Extracted text ->
Like the fanciful zeitgeist that told us men can become women or that it would take two weeks to stop the spread, when it comes to Wakanda and black history, we're being commanded to affirm something that we all know simply isn't real.
The question remains, as it always is: why?
The X and Chi-Ro
It’s no exaggeration to say that a holiday which began as Negro History Week now celebrates a world which, in fact, does not exist.
So if it’s all just cinematic, if it’s all fictional and make-believe, what’s all this X business? Is this just a Marvel Universe idiosyncrasy? Or is there something deeper being communicated?
In 2018, the film’s director, Ryan Coogler, said the X gesture was a hat tip of sorts to the pharaohs of ancient Egypt, who often buried their dead with the arms folded over in the shape of an X.
Historians tell us a body with crossed-arms in Egyptian burials usually indicated male royalty or a sign of kingship.
“That’s where we got the ‘Wakanda Forever’ salute from,” Coogler said at the time.
But there is, in fact, yet another layer of meaning to X.
“In the 2015 book Ancient Egypt Transformed: The Middle Kingdom, authors Adela Oppenheim, Dorothea Arnold, Dieter Arnold, and Kei Yamamoto posit that the crossed arms signify the loss of control of one’s body in death, ‘an idea expressed’ in the Egyptian god Osiris who was slain by his brother and chopped up in pieces.”
This historical context appears to be verified by the very monuments of Egypt itself.
The Egyptians buried their male royalty with crossed arms to “symbolize authority” - but over whom? Or what?

Instructions ->
1/ Answer these questions using the passage about the Wakanda salute.
(a) According to the film's director, the X gesture was a hat tip to whom?
(b) What did a body with crossed arms in Egyptian burials usually indicate?
(c) In what year was the book Ancient Egypt Transformed: The Middle Kingdom published?
2/ Arrange the lines of the records as a JSON list of strings, one string per line, with blank lines left out. Begin with the line that contains "Judging by vertical" and continue through the end of the records, leaving out the pictures.
The passage and the records are unrelated to each other.

Provided entries ->
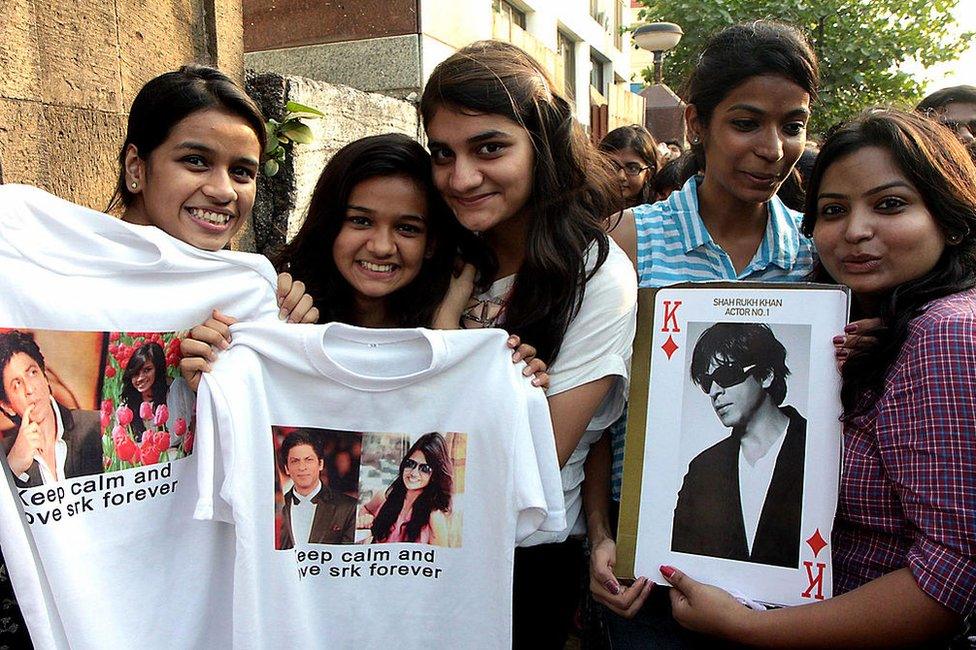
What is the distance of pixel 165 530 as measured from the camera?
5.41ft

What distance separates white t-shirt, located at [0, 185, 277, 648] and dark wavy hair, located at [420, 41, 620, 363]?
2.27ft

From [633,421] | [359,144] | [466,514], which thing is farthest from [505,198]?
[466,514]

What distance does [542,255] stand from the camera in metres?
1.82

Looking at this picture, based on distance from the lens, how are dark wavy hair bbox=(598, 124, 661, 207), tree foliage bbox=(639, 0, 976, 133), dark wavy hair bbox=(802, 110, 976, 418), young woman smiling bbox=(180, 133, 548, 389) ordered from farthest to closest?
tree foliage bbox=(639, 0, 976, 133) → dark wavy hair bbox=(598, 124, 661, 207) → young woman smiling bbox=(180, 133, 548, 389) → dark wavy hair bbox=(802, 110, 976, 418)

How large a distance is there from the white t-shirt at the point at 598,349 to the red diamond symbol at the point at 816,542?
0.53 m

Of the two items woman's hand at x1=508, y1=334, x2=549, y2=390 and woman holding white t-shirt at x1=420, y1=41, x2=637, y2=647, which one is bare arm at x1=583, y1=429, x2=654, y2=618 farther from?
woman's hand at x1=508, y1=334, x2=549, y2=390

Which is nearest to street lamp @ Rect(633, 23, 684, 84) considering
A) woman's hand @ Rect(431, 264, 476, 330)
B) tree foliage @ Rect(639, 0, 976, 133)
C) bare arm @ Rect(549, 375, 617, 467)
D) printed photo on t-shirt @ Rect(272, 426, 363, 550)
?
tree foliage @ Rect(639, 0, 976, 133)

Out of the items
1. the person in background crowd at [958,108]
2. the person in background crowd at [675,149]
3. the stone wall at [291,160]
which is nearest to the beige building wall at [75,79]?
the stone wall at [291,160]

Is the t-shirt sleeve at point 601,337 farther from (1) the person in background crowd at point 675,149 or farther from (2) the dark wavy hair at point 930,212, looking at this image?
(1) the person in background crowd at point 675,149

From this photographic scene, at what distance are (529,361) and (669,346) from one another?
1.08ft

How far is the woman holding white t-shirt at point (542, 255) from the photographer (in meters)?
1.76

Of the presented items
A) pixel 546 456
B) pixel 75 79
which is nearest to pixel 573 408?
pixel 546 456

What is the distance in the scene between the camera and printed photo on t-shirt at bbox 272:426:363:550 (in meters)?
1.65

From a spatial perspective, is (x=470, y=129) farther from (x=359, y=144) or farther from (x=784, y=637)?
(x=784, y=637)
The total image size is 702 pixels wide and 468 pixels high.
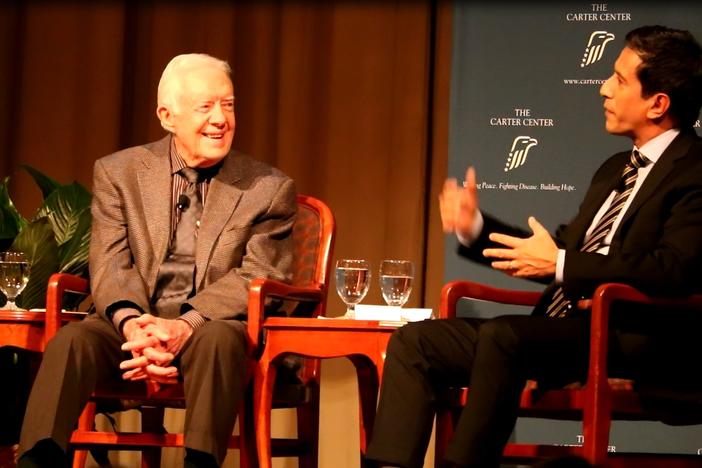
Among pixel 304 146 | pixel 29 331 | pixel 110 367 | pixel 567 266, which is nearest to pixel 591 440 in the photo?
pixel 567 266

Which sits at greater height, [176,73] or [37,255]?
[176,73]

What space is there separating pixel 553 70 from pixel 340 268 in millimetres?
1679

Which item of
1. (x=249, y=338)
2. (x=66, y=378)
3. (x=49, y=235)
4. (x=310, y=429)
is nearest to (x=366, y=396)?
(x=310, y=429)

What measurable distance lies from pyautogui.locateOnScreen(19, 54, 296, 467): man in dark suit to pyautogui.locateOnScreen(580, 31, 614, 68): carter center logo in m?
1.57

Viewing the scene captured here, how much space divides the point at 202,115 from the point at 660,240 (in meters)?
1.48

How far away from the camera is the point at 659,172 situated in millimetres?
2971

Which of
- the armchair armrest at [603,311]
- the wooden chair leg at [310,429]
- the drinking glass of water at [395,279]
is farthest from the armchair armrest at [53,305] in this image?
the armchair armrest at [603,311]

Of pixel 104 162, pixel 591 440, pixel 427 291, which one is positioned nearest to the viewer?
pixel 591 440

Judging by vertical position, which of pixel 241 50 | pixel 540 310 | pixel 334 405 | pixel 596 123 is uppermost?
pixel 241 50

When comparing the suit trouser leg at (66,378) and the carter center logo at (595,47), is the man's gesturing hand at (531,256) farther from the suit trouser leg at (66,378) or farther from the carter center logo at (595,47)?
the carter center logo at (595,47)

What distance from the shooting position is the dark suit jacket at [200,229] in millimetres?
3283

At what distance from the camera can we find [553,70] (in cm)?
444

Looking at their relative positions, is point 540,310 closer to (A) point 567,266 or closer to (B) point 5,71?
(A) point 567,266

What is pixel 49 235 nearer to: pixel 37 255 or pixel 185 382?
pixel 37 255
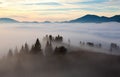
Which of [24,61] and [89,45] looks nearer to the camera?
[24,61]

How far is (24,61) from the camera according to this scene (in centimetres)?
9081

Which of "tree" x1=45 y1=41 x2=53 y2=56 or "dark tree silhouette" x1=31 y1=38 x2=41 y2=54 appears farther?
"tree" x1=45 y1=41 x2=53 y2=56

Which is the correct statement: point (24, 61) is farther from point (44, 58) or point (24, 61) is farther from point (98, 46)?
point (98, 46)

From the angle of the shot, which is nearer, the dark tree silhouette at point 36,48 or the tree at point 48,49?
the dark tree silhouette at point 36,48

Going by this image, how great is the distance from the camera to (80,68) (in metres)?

The solutions ->
1/
(a) The pharaohs of ancient Egypt
(b) Male royalty or a sign of kingship
(c) 2015

2/
[
  "Judging by vertical position, which of pixel 241 50 | pixel 540 310 | pixel 334 405 | pixel 596 123 is uppermost?",
  "pixel 241 50",
  "When comparing the suit trouser leg at (66,378) and the carter center logo at (595,47), is the man's gesturing hand at (531,256) farther from the suit trouser leg at (66,378) or farther from the carter center logo at (595,47)?",
  "the carter center logo at (595,47)",
  "What distance from the shooting position is the dark suit jacket at [200,229] in millimetres?",
  "3283",
  "At what distance from the camera can we find [553,70] (in cm)?",
  "444",
  "Looking at their relative positions, is point 540,310 closer to (A) point 567,266 or closer to (B) point 5,71?",
  "(A) point 567,266",
  "What is pixel 49 235 nearer to: pixel 37 255 or pixel 185 382?",
  "pixel 37 255",
  "Which of [24,61] and [89,45] looks nearer to the camera?",
  "[24,61]",
  "How far is (24,61) from the camera according to this scene (in centimetres)?",
  "9081",
  "Which of \"tree\" x1=45 y1=41 x2=53 y2=56 or \"dark tree silhouette\" x1=31 y1=38 x2=41 y2=54 appears farther?",
  "\"tree\" x1=45 y1=41 x2=53 y2=56",
  "Which is the correct statement: point (24, 61) is farther from point (44, 58) or point (24, 61) is farther from point (98, 46)?",
  "point (98, 46)",
  "From the angle of the shot, which is nearer, the dark tree silhouette at point 36,48 or the tree at point 48,49?",
  "the dark tree silhouette at point 36,48",
  "Going by this image, how great is the distance from the camera to (80,68) (in metres)?"
]